* EXTRAIT DE PAGE
* * * * * * *

«Tout le monde sait que le deuxième gardien de but est meilleur que le numéro un
Deux heures seulement après la qualification des Verts au Mondial, Rabah Saâdane a accordé une interview assez longue à la chaîne sportive Dhubai sport. Le coach parlera de son palmarès, donc de ses quatre participations en Coupe du monde, si l’on rajoute celle de 79 avec les juniors. Il a passé en revue toutes les étapes par lesquelles est passée notre Equipe nationale.
Il ne manquera pas d’évoquer les professionnels en ces termes : «Le premier critère retenu, c’est l’amour du pays. C’était aux professionnels d’exprimer le désir de porter les couleurs du pays. De ce point de vue, on a un écho très favorable. De plus, on n’a pas trouvé le souci de faire l’amalgame entre locaux et professionnels. Tout s’est très bien passé et la symbiose s’est installée depuis le début de l’aventure.»
Il est vrai que les déclarations de Rabah Saâdane sont appuyées par celles d’Antar Yahia. Ce dernier déclarait à notre consœur de Canal Algérie, entouré d’une meute de supporters alors qu’il n’avait sans doute pas encore rejoint le vestiaire, qu’il dédiait la victoire face à l’Egypte au million et demi de Martyrs tombés au champ d’honneur lors de la Révolution algérienne. Quelle est belle cette déclaration d’un émigré de issu de troisième génération à l’adresse des Ali la Pointe, Ben M’hidi et tant d’autres anonymes ! Un moment riche en émotion. Cette génération de professionnels a forcément quelque chose de différent par rapport à son aînée.
«Les blindés autour du bus, on se serait crus en Afghanistan»
Le coach Saâdane était de l’épopée de 1986, mais celle de 2009 n’a rien de similaire par rapport aux deux dernières participations des Fennecs au Mondial, tellement le contexte est totalement différent. Aussi bien en 82 qu’en 86, les seules fois où l’Equipe nationale était qualifiée au Mondial, elle était pratiquement qualifiée avant même le match retour. Respectivement face au Nigeria et la Tunisie. A chacun de ses matchs, les Verts avaient réussi à faire la différence au match aller en disposant des Nigérians 2 à 0 à Lagos et en battant la Tunisie 4 à 1 à Tunis. Cette fois, l’enjeu était le même, mais ce que les Fennecs et les supporters algériens qui se sont déplacés au Caire ont enduré a dépassé tout entendement.

* * * * * * *

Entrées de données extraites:
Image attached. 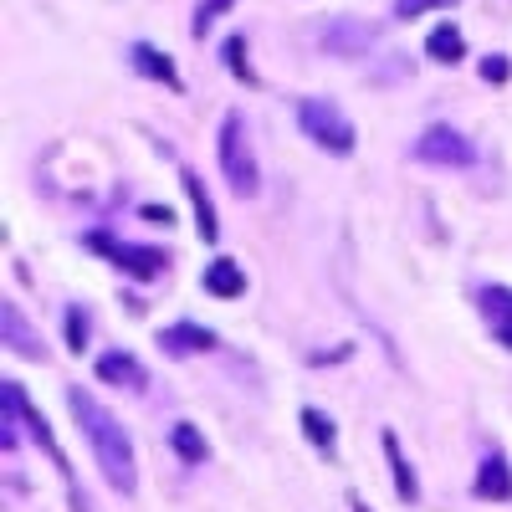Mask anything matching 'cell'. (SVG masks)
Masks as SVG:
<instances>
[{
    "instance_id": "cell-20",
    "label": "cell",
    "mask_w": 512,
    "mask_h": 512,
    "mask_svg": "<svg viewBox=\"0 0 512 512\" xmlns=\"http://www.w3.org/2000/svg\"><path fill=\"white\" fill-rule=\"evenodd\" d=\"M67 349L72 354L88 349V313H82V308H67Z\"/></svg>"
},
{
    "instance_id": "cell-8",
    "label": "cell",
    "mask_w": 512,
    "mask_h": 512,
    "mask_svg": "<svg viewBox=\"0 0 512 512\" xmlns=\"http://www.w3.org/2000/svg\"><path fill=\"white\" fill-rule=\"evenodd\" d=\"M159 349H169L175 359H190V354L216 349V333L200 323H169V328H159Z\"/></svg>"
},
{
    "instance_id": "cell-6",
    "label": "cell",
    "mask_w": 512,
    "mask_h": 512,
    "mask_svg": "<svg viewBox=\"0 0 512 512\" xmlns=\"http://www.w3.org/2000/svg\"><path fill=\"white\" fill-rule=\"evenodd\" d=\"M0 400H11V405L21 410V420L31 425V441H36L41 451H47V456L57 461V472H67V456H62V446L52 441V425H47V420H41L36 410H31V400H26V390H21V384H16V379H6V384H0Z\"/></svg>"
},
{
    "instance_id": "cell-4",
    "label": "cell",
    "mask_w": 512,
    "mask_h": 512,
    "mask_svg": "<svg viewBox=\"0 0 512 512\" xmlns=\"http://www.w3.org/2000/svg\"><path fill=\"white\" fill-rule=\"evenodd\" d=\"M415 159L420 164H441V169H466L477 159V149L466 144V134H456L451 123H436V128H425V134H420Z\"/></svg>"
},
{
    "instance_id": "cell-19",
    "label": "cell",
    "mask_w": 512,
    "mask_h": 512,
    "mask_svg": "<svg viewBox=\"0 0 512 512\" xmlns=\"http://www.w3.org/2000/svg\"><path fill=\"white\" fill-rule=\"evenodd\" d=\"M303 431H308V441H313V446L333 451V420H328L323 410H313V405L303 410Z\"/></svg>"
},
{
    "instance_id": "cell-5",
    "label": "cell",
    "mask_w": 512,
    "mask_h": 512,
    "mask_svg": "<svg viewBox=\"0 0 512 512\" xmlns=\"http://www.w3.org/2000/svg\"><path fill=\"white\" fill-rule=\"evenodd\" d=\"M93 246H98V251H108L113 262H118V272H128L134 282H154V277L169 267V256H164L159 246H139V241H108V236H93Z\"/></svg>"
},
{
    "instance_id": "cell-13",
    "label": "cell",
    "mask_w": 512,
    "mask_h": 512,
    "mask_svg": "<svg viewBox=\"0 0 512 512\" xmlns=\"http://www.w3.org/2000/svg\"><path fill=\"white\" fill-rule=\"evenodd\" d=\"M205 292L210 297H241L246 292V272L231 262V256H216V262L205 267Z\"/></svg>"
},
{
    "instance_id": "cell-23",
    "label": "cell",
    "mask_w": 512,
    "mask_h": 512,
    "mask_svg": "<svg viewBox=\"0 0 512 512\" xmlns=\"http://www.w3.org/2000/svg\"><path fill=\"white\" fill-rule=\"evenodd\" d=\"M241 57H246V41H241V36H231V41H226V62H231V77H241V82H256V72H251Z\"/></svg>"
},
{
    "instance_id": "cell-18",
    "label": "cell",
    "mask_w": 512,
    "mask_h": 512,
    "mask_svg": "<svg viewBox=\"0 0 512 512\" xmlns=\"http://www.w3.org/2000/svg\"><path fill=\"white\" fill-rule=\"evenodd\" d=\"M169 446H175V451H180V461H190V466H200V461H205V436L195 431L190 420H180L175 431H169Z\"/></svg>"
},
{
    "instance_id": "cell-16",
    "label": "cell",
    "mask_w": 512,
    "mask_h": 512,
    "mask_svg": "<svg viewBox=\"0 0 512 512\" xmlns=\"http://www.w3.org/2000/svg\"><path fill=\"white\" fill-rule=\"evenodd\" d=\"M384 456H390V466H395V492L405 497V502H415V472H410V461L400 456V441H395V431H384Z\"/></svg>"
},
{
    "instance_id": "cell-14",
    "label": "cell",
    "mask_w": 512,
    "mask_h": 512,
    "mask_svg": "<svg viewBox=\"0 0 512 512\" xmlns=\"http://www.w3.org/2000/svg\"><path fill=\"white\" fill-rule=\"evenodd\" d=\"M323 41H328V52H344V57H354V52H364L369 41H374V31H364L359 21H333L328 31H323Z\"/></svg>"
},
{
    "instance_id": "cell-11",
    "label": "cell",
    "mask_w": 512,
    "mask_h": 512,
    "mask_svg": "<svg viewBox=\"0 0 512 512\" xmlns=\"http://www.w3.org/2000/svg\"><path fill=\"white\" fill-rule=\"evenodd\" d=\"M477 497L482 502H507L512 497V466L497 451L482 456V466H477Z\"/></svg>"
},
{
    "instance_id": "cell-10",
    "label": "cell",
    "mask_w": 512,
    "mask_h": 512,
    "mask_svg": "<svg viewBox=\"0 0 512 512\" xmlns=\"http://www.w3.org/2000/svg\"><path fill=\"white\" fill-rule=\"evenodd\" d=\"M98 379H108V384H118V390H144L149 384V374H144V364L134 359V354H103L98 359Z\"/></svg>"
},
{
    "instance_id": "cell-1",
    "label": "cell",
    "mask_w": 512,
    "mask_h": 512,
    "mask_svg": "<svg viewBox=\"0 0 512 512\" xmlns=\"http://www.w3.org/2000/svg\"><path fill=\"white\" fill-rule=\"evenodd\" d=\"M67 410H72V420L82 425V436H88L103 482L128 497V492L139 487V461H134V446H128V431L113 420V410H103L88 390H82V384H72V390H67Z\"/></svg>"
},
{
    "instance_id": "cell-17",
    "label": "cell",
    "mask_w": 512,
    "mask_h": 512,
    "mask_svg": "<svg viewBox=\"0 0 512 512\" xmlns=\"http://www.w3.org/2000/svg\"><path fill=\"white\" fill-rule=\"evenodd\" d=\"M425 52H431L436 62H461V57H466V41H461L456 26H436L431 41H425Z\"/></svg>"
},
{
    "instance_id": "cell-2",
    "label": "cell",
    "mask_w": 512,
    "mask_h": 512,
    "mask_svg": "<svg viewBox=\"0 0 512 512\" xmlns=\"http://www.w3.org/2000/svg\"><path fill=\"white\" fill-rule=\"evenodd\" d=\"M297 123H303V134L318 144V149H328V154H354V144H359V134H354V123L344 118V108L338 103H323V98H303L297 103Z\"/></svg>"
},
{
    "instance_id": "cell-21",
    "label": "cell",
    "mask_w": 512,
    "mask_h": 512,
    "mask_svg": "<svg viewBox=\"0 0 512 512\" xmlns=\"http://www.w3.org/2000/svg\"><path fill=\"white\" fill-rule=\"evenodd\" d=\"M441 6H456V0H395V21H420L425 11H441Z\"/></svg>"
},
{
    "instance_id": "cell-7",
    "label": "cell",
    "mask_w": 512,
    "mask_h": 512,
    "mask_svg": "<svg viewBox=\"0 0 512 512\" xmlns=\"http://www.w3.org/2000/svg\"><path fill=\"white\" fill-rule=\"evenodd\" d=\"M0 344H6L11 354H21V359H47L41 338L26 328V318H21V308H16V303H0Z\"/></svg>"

* * * * * * *

* TRAVAIL DEMANDÉ
Reproduisez fidèlement le passage de l'article sur la qualification des Verts, depuis « Le coach Saâdane » jusqu'à « dépassé tout entendement. » inclus.

* LA RÉPONSE
Le coach Saâdane était de l’épopée de 1986, mais celle de 2009 n’a rien de similaire par rapport aux deux dernières participations des Fennecs au Mondial, tellement le contexte est totalement différent. Aussi bien en 82 qu’en 86, les seules fois où l’Equipe nationale était qualifiée au Mondial, elle était pratiquement qualifiée avant même le match retour. Respectivement face au Nigeria et la Tunisie. A chacun de ses matchs, les Verts avaient réussi à faire la différence au match aller en disposant des Nigérians 2 à 0 à Lagos et en battant la Tunisie 4 à 1 à Tunis. Cette fois, l’enjeu était le même, mais ce que les Fennecs et les supporters algériens qui se sont déplacés au Caire ont enduré a dépassé tout entendement.